**ASSIGNMENT**.
Please copy, exactly as they appear below, the lines from the one containing "Q: What species is this?" through the one containing "Q: Fraction of annotators marking 'moving'?".

**RECORDS PROVIDED**.
——————
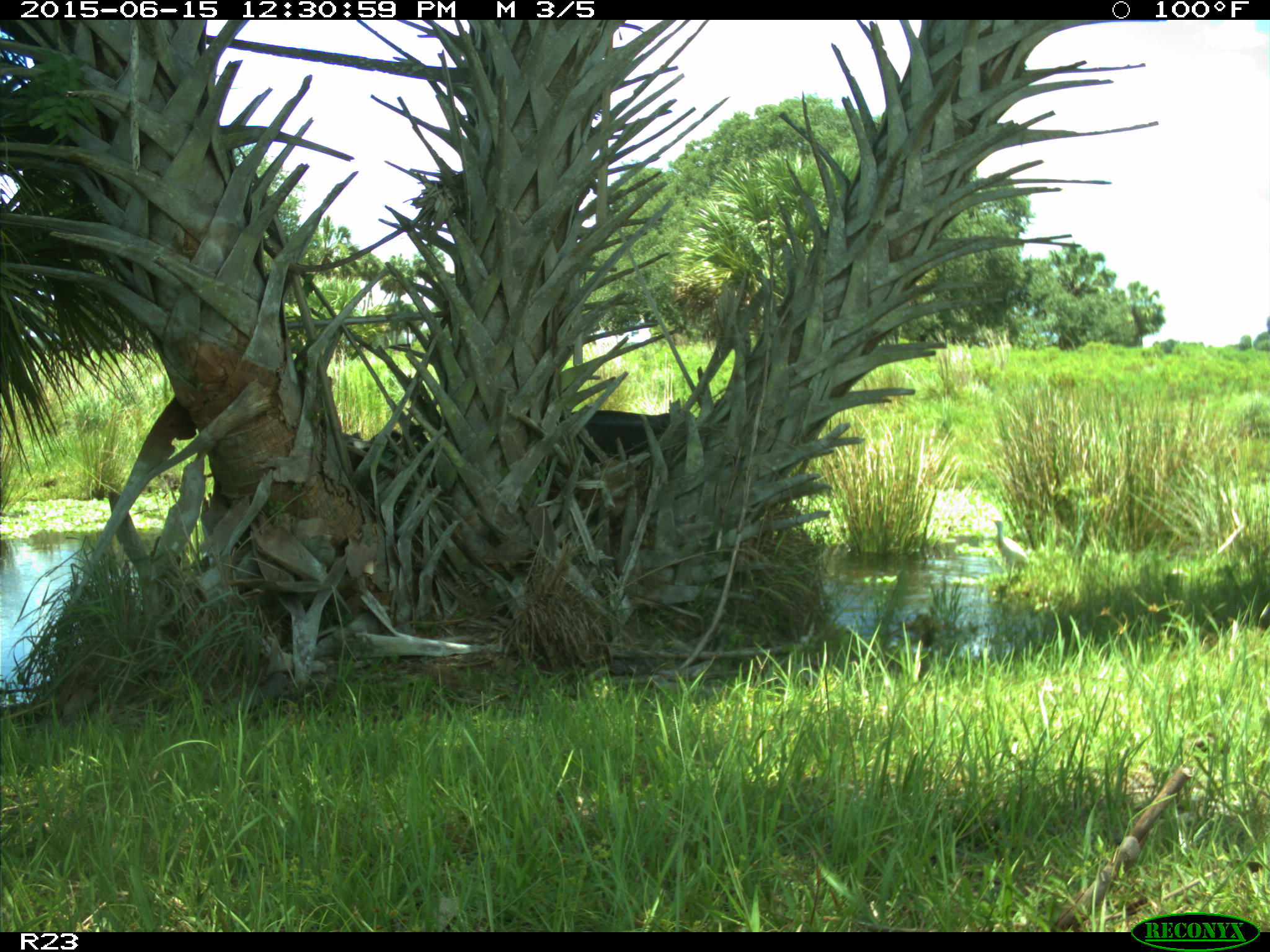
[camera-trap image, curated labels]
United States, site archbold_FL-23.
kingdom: Animalia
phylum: Chordata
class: Mammalia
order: Artiodactyla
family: Bovidae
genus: Bos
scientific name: Bos taurus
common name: domestic cow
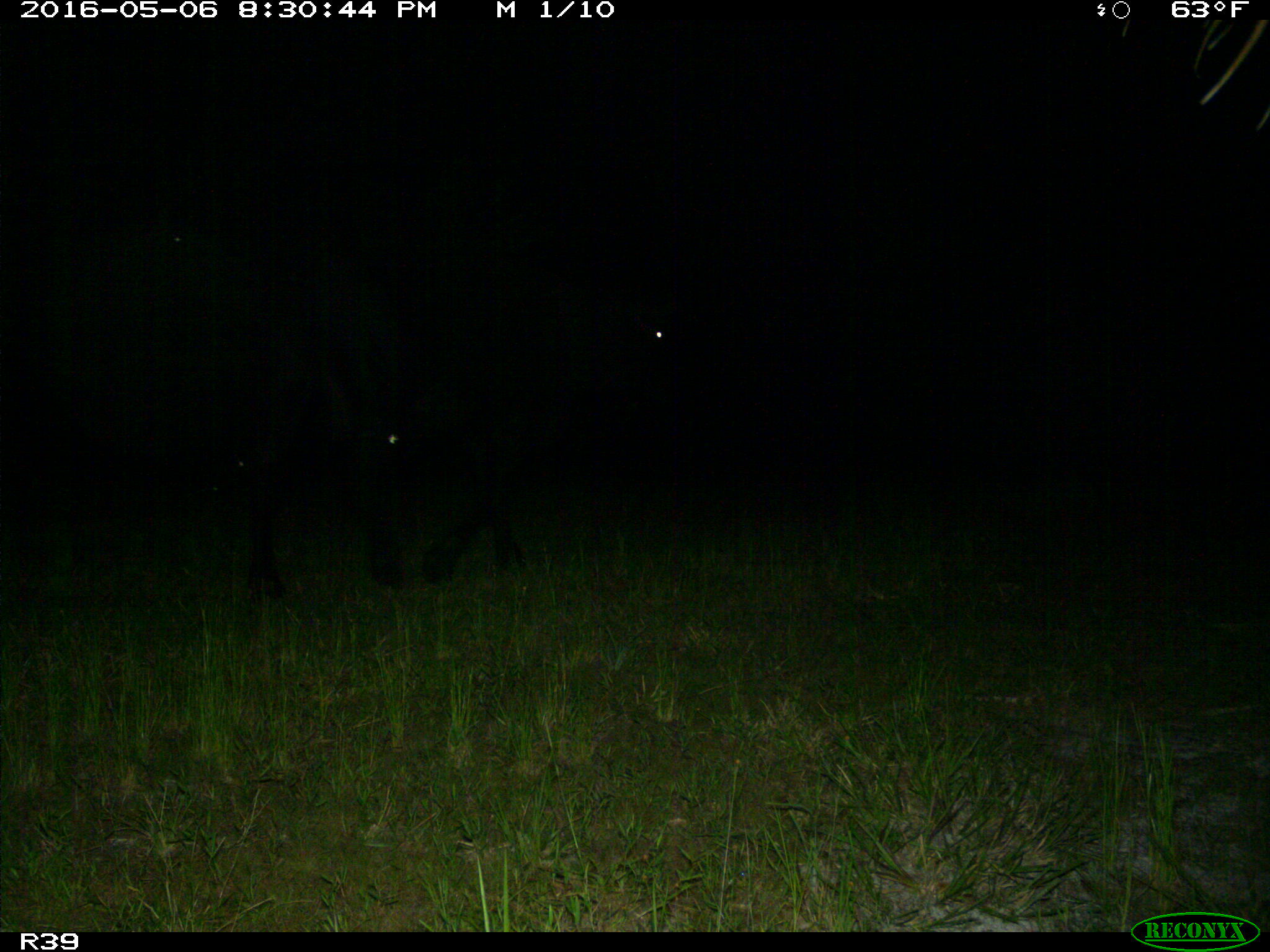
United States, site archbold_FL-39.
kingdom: Animalia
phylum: Chordata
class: Mammalia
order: Artiodactyla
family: Bovidae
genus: Bos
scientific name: Bos taurus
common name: domestic cow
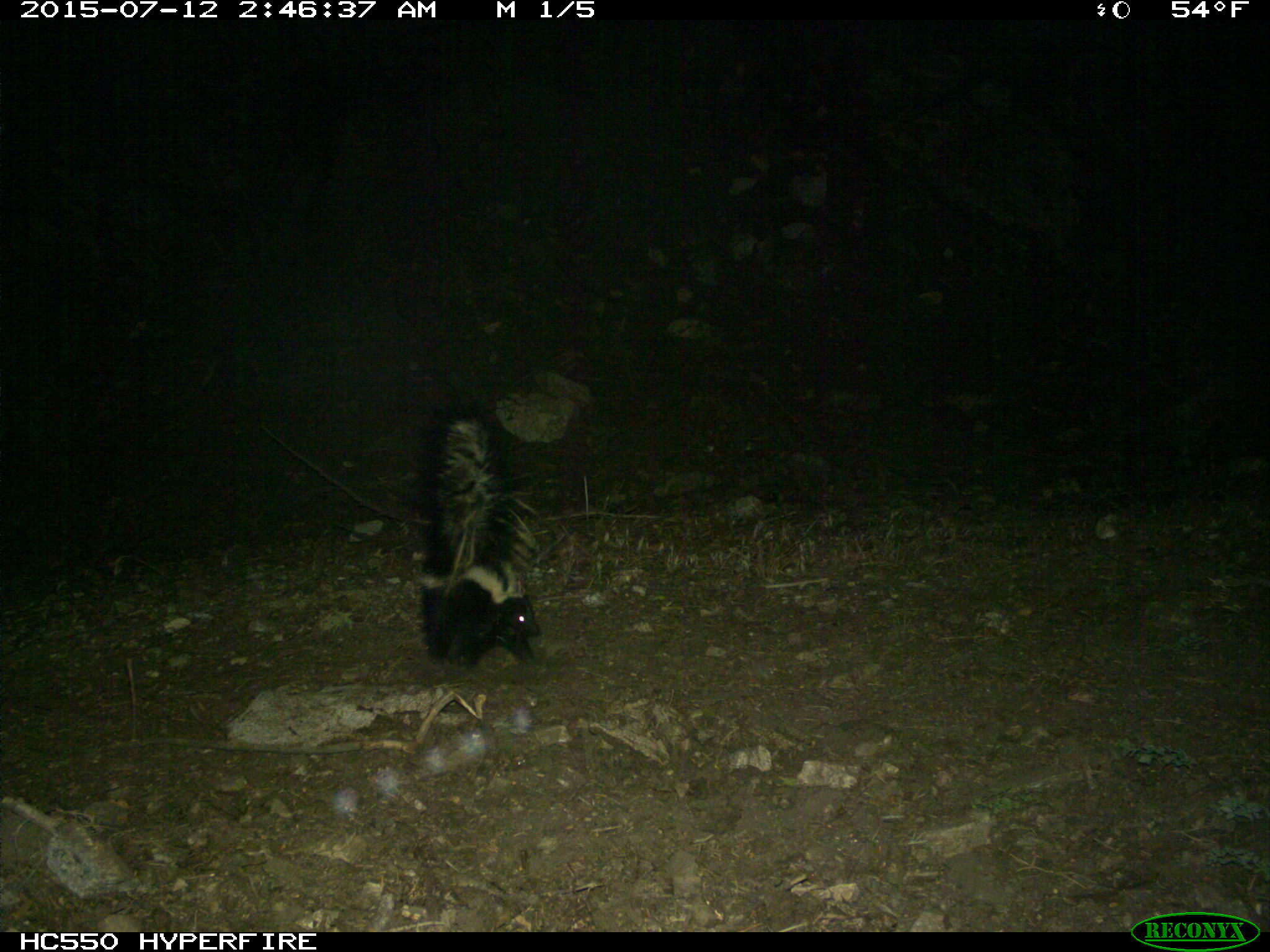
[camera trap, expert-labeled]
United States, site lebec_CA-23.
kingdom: Animalia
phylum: Chordata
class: Mammalia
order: Carnivora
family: Mephitidae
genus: Mephitis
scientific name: Mephitis mephitis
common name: striped skunk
Mephitis mephitis (striped skunk).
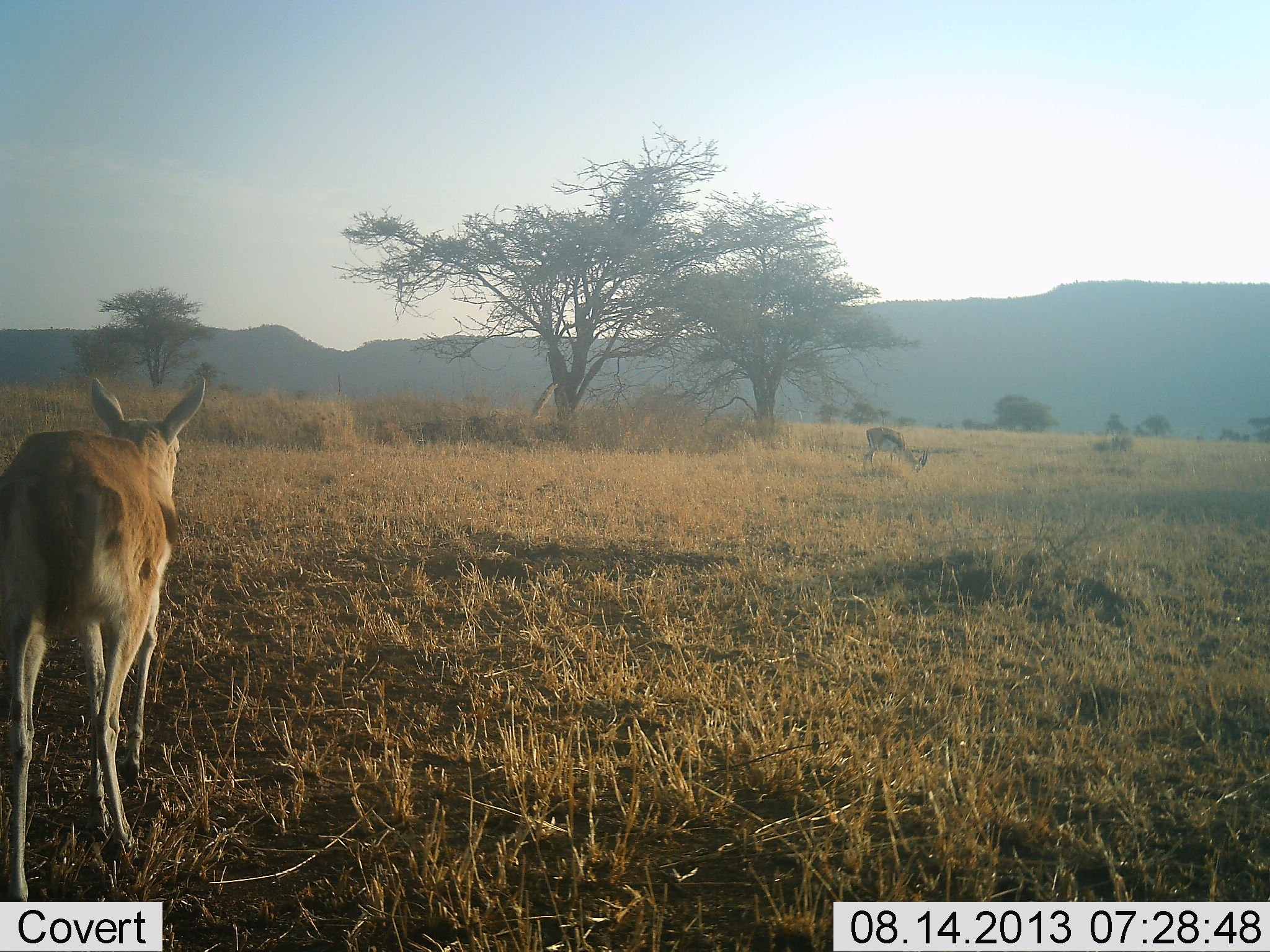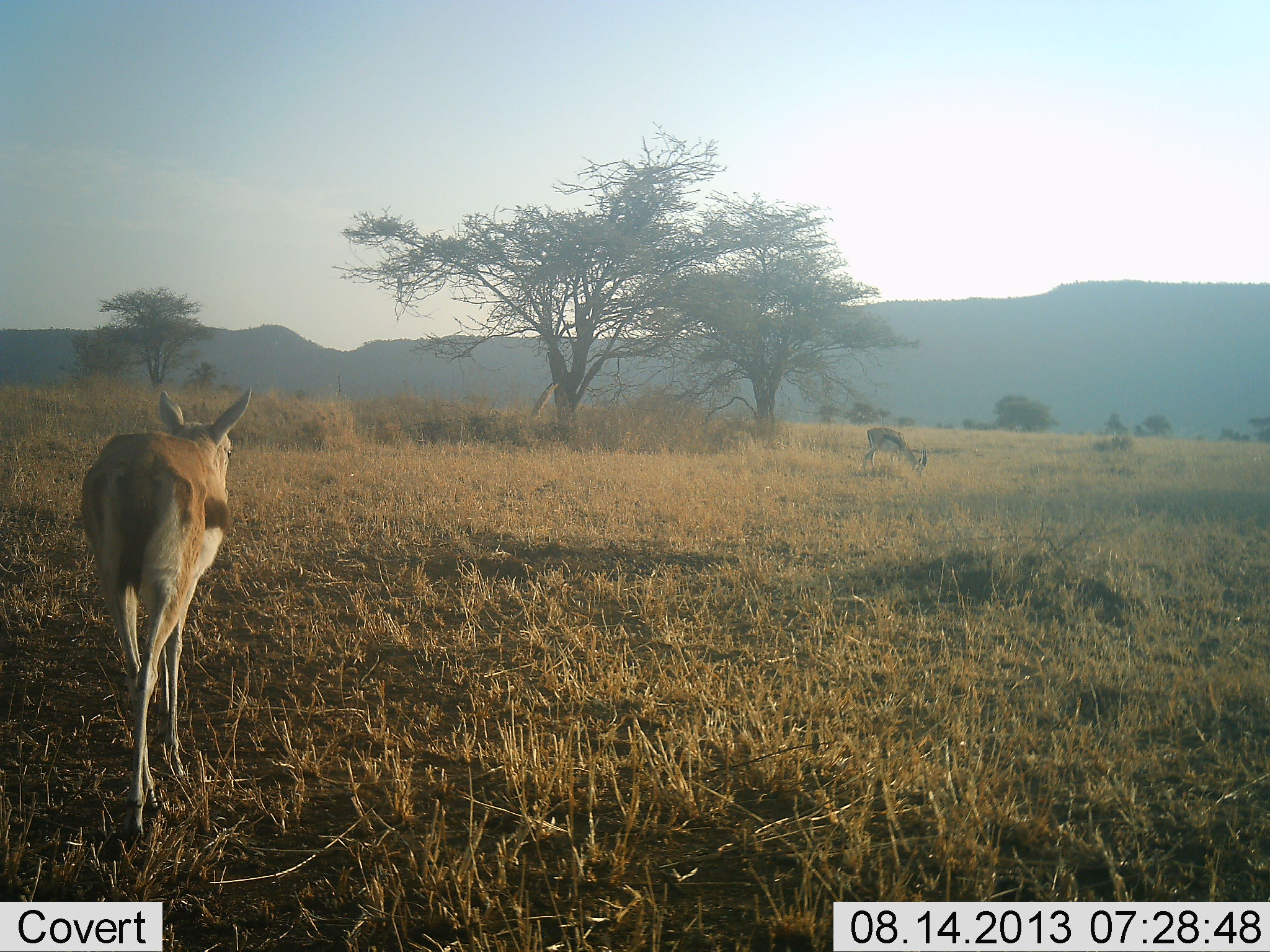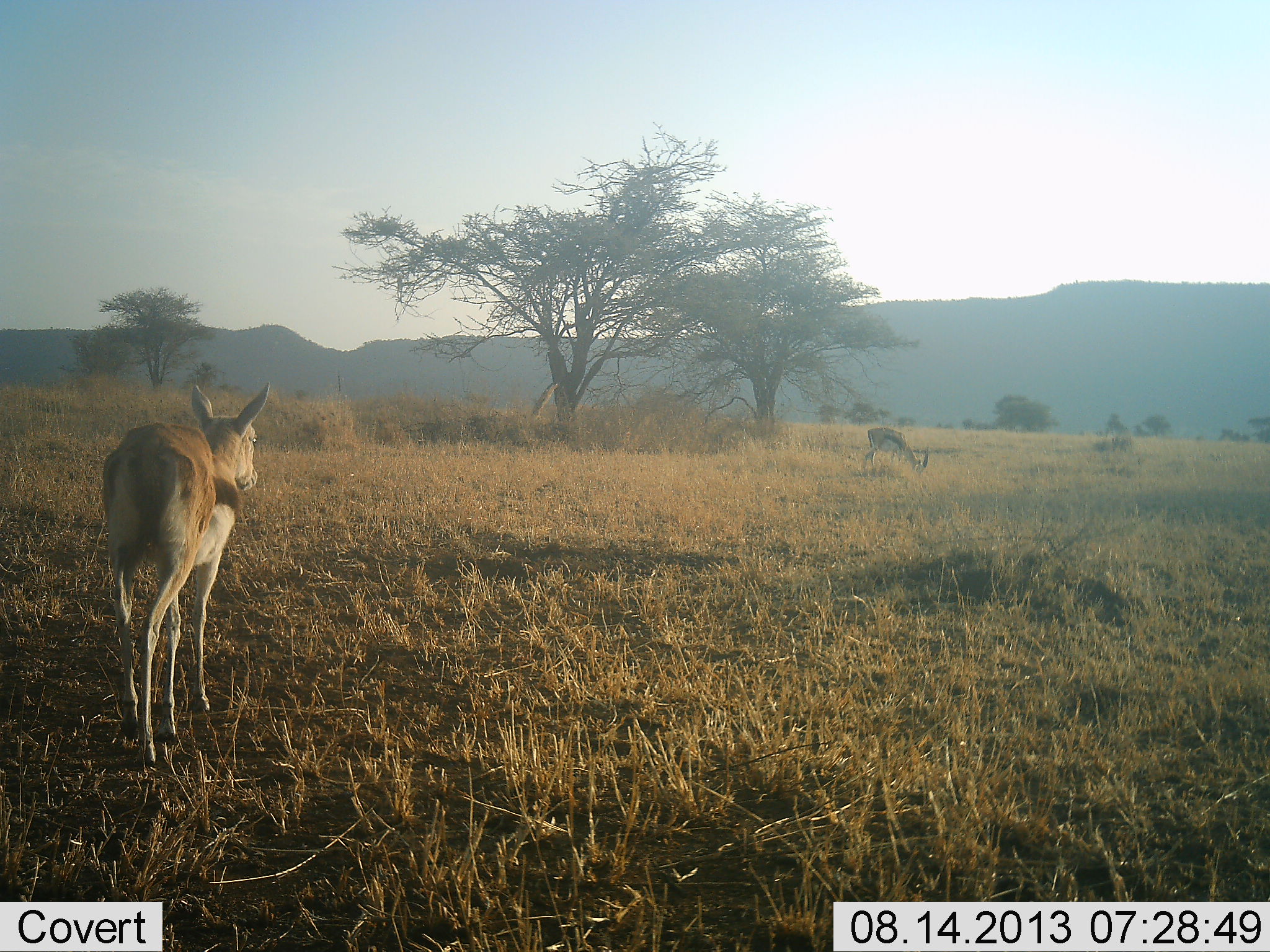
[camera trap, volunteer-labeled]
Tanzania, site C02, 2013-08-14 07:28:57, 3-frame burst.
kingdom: Animalia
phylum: Chordata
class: Mammalia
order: Artiodactyla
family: Bovidae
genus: Eudorcas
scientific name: Eudorcas thomsonii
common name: thomson's gazelle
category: gazellethomsons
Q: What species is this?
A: Gazellethomsons (thomson's gazelle) (Eudorcas thomsonii).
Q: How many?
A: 2.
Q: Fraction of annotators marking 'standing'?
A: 35%.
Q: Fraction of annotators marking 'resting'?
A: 0%.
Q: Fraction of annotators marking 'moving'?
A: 88%.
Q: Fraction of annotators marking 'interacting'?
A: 0%.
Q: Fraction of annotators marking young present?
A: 0%.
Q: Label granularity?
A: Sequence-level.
——————
**TASK OUTPUT**.
Q: What species is this?
A: Gazellethomsons (thomson's gazelle) (Eudorcas thomsonii).
Q: How many?
A: 2.
Q: Fraction of annotators marking 'standing'?
A: 35%.
Q: Fraction of annotators marking 'resting'?
A: 0%.
Q: Fraction of annotators marking 'moving'?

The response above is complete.